Thus, in this study, we used genes significantly associated with tryptophan metabolism pathway score to determine the molecular subtypes. Specifically, consensus clustering followed by subsequent comparison of clinical signatures, different signaling pathways, and immune-related properties among different subtypes will be performed. We then identified genes associated with the tryptophan metabolism phenotype by differential expression analysis and LASSO. We further predict GC patients’ outcome by constructing a risk model, which is also used for personalized treatment.

Materials and methods

Data sources, collection, and preprocessing

The data related to mutation, copy number variation, and RNA-Seq profile of TCGA-STAD via TCGA GDC API were downloaded first ( GSE66229 expression data from the GEO database were obtained ( Samples need to be processed as follows (Brenner et al., 2009): excision of samples of primary tumors (Lambert et al., 2002); removal of incomplete samples with clinical characteristic information to ensure that samples have complete clinical prognostic information and transcriptome expression data. TCGA-STAD was the training set and the GSE66229 dataset was the validation set. We excluded samples without survival time or status. Finally, a sum of 350 primary tumor samples together with 32 normal matches were screened. We kept the protein-encoding genes for TCGA RNA-seq data analysis. Meanwhile, all data were log2 transformed, and RNA expression data were normalized. For the GEO dataset, 300 GC samples were finally screened.
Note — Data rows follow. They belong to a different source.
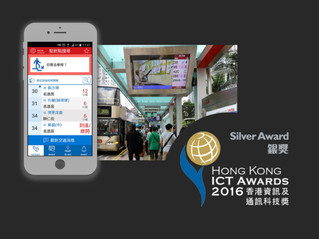 "KMB ""Estimated Time of Arrival System"" won a Silver Award at HKICT Awards 2016"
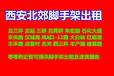 陕西、渭南、汉中、安康、商洛、延安脚手架批发电话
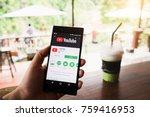 chiangmai thailand  nov 13 ... | Shutterstock . vector #759416953
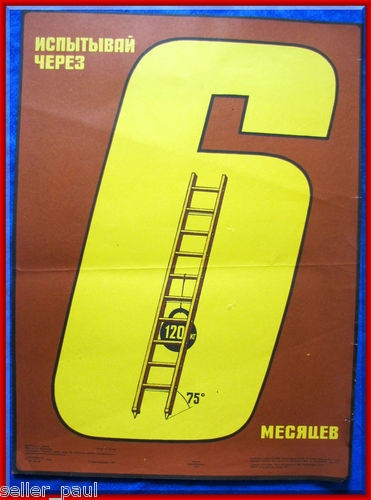 19 best Snakes \ Ladders images on Pinterest Africa, Girls and Gold - the ladders resume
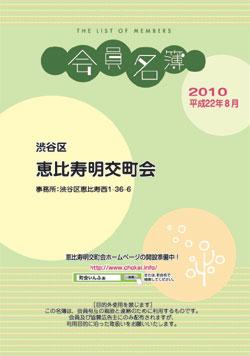 1008表紙.jpg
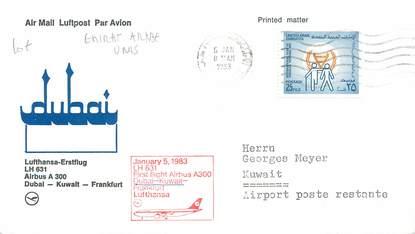 """LETTRE 1 ER VOL / ARABIE """"Emirats Arabes Unis : Dubai / Koweit / Francfort, 5 janvier 1983"""""""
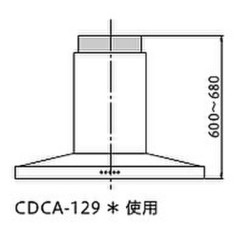 【Arietta】調整ダクトカバー CDCA-129S 600~680㎜用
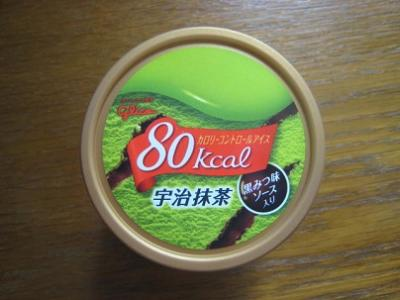 カロリーコントロールアイス宇治抹茶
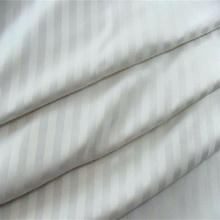 Factory Price T/C 55/45 Hotel Use Satin Stripe White Fabric For Bedding Sets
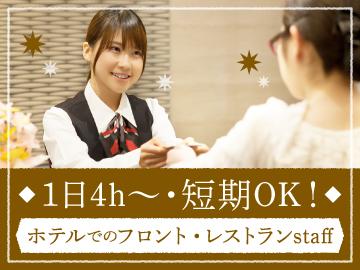 株式会社ヒト・コミュニケーションズ/02z0802199104のアルバイト情報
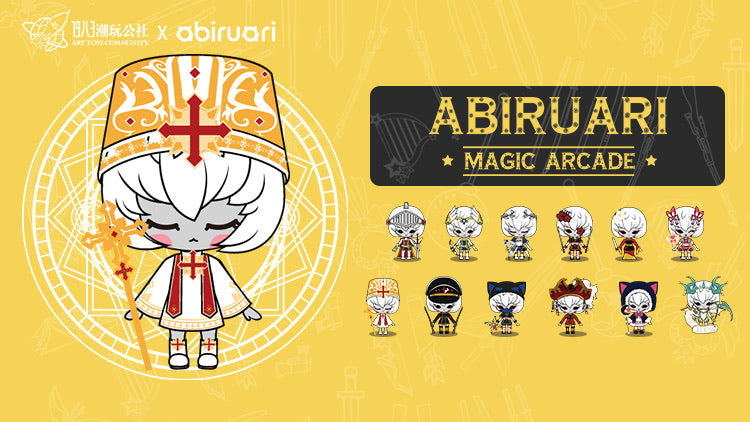 Abiru Magic Arcade by Ari Abiru x 1983 Toys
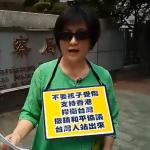 國民黨提告網友「藍阿姨」造謠抹黑 警依妨害名譽罪嫌送辦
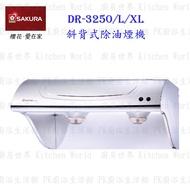 【廚房世界】 高雄 櫻花牌 R3250 R3250L R3250XL 斜背式 除油煙機 烤漆材質 R-3250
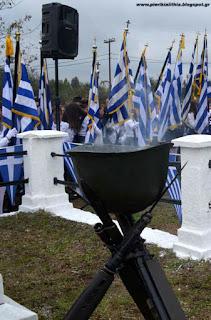 Δημήτρης Νατσιός: Τῆς πατρίδας μου ἡ σημαία...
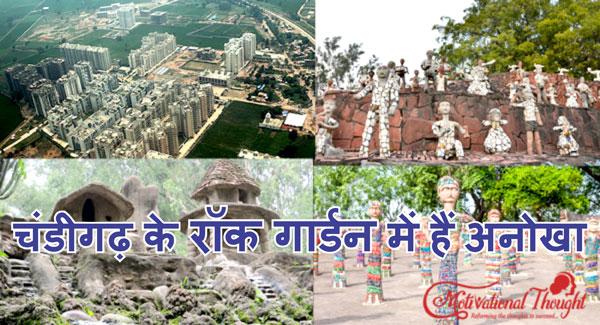 चंडीगढ़ के रॉक गार्डन में हैं अनोखी कलाकृतियाँ | Rock Garden of Chandigarh
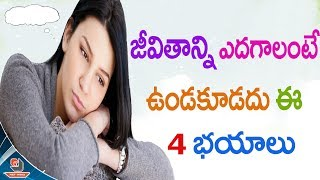 TOP 4 Fears That Can DESTROY You! | మీకు ఉండకూడని  4 భయాలు | Latest News and Updates | Net India
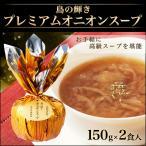 ♪淡路島産玉ねぎたっぷり使用♪島の輝きプレミアムオニオンスープ  150g×2食入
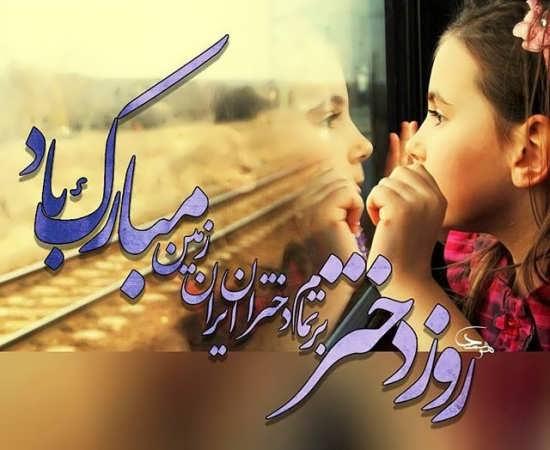 عکس نوشته زیبا برای روز دختر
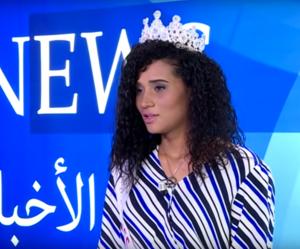 Déferlante raciste contre Khadidja Benhamou, Miss Algérie 2019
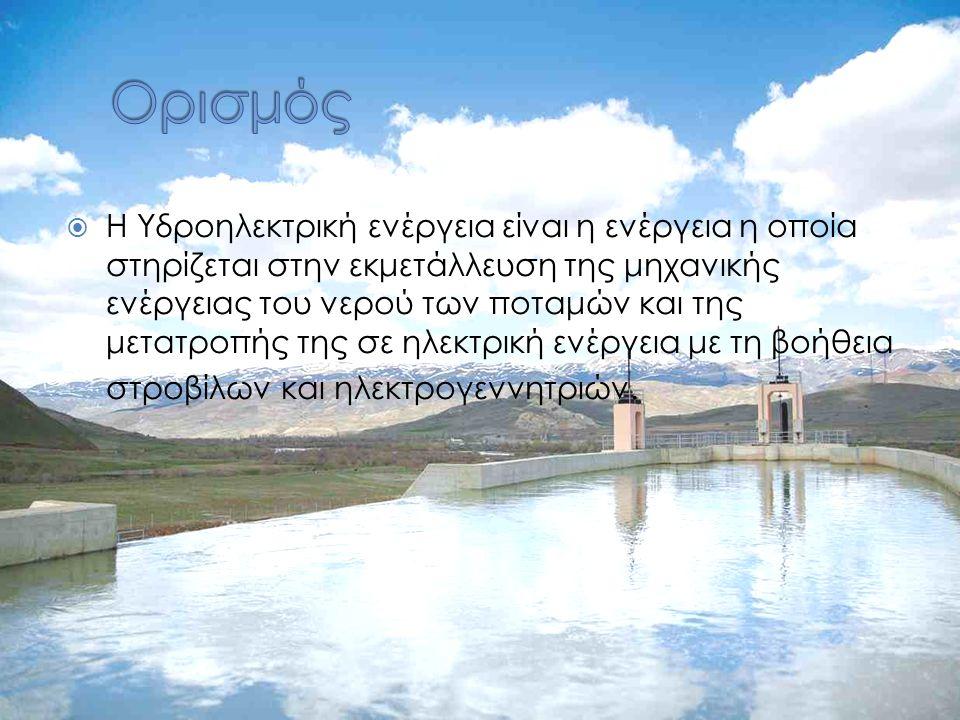  Η Υδροηλεκτρική ενέργεια είναι η ενέργεια η οποία στηρίζεται στην εκμετάλλευση της μηχανικής ενέργειας του νερού των ποταμών και της μετατροπής της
Specifically, the annotation information for each chip platform was acquired and subsequently utilized to map probes with all the detected genes. Then, we removed the probes that matched more than one gene. When one gene can be matched by more than one probes, the mean value of the gene expression was calculated and set as the value for that specific gene.

The tryptophan metabolism-related gene information is derived from a specific pathway named “KEGG_TRYPTOPHAN_METABOLISM”, which can be found in the Molecular Signatures Database (MSigDB) (

Molecular subtypes of tryptophan metabolism-associated genes

We constructed a consensus matrix and clustered the samples through consensus clustering (Wilkerson and Hayes, 2010). The transcriptional expressions of prognostic genes, which are involved in the tryptophan metabolism score, were subsequently evaluated to determine the molecular subtypes. We executed 500 bootstraps employing the “hc” algorithm and “pearson” as the metric distance. Each bootstrap process involved around 80% of the training set patients. The cluster number was set within a range of 2–10, and we determined the optimal classification via cumulative distribution function (CDF). Notably, the consistency of CDF was carefully evaluated when constructing various molecular subtypes for GC samples.

Risk model

The distinctly expressed genes were identified among the molecular subtypes, and then the distinctly expressed genes associated with statistical significance for prognosis were sorted out (|Log2FC|>1 and FDR<0.05). The gene numbers were further condensed by Lasso regression, and the prognostic genes potentially contributing to the tryptophan metabolism phenotype were filtered. Then, the risk score for each patient was calculated by the formula:

RiskScore = Σβi×Expi, where Expi is the expression value of each prognostic gene that determines tryptophan metabolism phenotype. The Cox regression coefficient of corresponding prognostic gene is referred to as β. Based on the calculated numbers, samples were then distributed into two subgroups, that is, RiskScore-high and RiskScore-low groups, with the threshold set as “0″. The commonly used Kaplan-Meier method was utilized to analyze patient survival, and the patients’ statistical significance was calculated via a log-rank test.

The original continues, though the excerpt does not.